Central Marine Police Force
- The government has approved proposal to set up a Central Marine Police Force to protect sea, coasts, ports and vital institutions along 7,516-km national coastline. The detailed structure, operations and modalities of the force will be worked out in the coming weeks. The decision to have a central command for Marine Police elicited support from all ministers and officials from across states and Union territories participating in the marathon meeting.
Though India is a peninsular country with two-third of its borders surrounded by water, it has been lenient in terms of the emphasis on its coastal and maritime security as compared to that on the security of its land borders. The trend of relatively less focus on coastal and maritime security has persisted despite the fact that there have been infiltrations across India’s coast in the form of smuggling and illicit trade.the threats to coastal security are varied and complex:
- The remoteness of the vast coastline makes coastal areas susceptible as boats can land stealthily without being detected.

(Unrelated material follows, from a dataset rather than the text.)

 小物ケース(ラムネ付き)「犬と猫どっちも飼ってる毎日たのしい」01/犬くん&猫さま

- The creek areas of Gujarat and the Sunderbans are particularly vulnerable to clandestine activities as they are interconnected through small islands where mangroves and sandbars provide shelter.
- Dhows (large wooden boats), which are extensively used for trade, are often involved in illicit trade and smuggling.

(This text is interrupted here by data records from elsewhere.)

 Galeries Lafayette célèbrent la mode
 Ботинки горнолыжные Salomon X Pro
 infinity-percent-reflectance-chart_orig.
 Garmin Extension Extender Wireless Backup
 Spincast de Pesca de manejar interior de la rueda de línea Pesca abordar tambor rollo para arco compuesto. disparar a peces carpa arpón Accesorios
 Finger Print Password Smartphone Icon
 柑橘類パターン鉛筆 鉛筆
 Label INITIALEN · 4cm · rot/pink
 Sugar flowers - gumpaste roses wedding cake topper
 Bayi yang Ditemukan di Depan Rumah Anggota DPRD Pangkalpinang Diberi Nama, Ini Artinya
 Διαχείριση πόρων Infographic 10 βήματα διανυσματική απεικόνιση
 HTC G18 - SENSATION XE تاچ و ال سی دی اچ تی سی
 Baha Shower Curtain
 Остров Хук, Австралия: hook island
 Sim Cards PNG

- Fencing of land borders has increased infiltration through sea routes.
- Discovery of vast hydrocarbons within the Indian EEZ has complicated the situation.
- Research and customisation are also important to synergise the technological systems used by the various agencies involved in coastal security. Seamless integration of capabilities is also essential in the case of hardware such as radars, cameras and AIS.

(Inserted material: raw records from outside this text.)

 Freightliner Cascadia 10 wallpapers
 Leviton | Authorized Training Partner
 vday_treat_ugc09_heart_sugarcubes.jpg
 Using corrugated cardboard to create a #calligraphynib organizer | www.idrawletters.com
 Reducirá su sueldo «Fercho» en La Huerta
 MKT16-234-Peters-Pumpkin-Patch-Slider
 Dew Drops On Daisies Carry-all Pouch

- The gap between demand for
security equipment and capacity of the domestic industries.
Government Initiatives and Schemes:
1.Coastal Security Scheme:
In order to strengthen coastal security measures in the country, a CSS was launched in 2005 across all nine coastal states and four coastal UTs. The main objective of the scheme was to strengthen infrastructure of the marine police force in order to improve patrolling and surveillance of the coastal areas, especially the shallow areas close to the coast. The CSS was to be implemented in two phases.
Phase I to be launched in 2005 for a period of five years, which was later delayed by one year and ended up being completed in 2011(fuel, repair and maintenance of boats and training of personnel and assistance to all the coastal states and UTs to set up CPS, check posts, outposts and operational barracks. They were also equipped with boats, jeeps and motorcycles).
Phase II was then implemented in 2011 for five years (to further strengthen marine police infrastructure with the establishment of more CPSs and purchase of additional boats, vehicles and jetties) which was again extended due to delays in implementation and is now likely to be completed by 31 March 2020.
2. International Ship and Port Facility Security Code:
The International Ship and Port Facility Security (ISPS) Code is a comprehensive set of guidelines and regulations established for the security of ships and port facilities. Developed by the International Maritime Organisation (IMO) in response to the 9/11 attacks, the code is constituted in the International Convention for the Safety of Life at Sea (SOLAS), an international maritime treaty. All 148 signatories of the treaty, including India, are required to comply with the ISPS Code.
3. Biometric ID cards for coastal fishermen
The Centre’s sector scheme on the issuance of biometric ID cards to coastal fishermen at a total cost of 72 crore INR was launched by the Ministry of Fisheries on 2009.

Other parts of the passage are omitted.